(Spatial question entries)
━━━━━━

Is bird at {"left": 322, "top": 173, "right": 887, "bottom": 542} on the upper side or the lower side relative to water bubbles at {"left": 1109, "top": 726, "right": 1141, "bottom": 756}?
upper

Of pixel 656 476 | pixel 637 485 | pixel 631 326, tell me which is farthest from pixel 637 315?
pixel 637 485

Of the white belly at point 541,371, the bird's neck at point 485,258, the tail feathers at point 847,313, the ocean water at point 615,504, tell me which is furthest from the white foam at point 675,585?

━━━━━━

Task objective |
Quote all of the data above verbatim, with no changes.

Full output |
Is bird at {"left": 322, "top": 173, "right": 887, "bottom": 542} on the upper side or the lower side relative to water bubbles at {"left": 1109, "top": 726, "right": 1141, "bottom": 756}?
upper

Of pixel 656 476 | pixel 637 485 | pixel 631 326, tell me which is farthest from pixel 637 315?
pixel 637 485

Of the white belly at point 541,371, the bird's neck at point 485,258, the tail feathers at point 847,313, the ocean water at point 615,504, tell me which is furthest from the white foam at point 675,585?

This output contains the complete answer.